## What you are asked to do
Whenever the word "site" turns up in a line below, that line should be copied.

Start of Working data

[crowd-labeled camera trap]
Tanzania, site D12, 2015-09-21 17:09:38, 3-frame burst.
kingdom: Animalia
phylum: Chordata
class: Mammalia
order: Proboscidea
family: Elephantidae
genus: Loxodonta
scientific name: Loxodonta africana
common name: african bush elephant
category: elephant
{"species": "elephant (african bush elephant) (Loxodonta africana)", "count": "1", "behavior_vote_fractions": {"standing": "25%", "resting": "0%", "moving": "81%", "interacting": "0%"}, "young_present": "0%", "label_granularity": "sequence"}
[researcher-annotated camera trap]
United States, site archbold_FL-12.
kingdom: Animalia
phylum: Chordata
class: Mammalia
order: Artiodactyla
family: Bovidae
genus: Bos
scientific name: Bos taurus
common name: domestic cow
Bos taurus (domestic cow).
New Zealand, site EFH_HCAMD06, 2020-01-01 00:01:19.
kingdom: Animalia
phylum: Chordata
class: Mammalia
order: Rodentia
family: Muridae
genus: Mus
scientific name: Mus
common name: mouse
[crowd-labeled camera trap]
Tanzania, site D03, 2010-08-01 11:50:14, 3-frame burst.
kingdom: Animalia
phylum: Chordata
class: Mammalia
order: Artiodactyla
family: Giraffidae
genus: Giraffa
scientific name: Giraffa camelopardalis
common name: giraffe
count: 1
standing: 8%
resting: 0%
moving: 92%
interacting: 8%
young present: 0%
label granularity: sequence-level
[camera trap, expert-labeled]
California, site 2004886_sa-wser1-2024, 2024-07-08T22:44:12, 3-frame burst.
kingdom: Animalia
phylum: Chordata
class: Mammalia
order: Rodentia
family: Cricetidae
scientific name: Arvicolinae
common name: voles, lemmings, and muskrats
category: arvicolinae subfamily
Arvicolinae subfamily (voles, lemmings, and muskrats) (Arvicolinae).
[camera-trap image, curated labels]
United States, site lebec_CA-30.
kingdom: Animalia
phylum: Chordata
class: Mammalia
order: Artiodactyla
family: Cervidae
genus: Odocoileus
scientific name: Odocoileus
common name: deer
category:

End of Working data

## Solved exercise
Tanzania, site D12, 2015-09-21 17:09:38, 3-frame burst.
United States, site archbold_FL-12.
New Zealand, site EFH_HCAMD06, 2020-01-01 00:01:19.
Tanzania, site D03, 2010-08-01 11:50:14, 3-frame burst.
California, site 2004886_sa-wser1-2024, 2024-07-08T22:44:12, 3-frame burst.
United States, site lebec_CA-30.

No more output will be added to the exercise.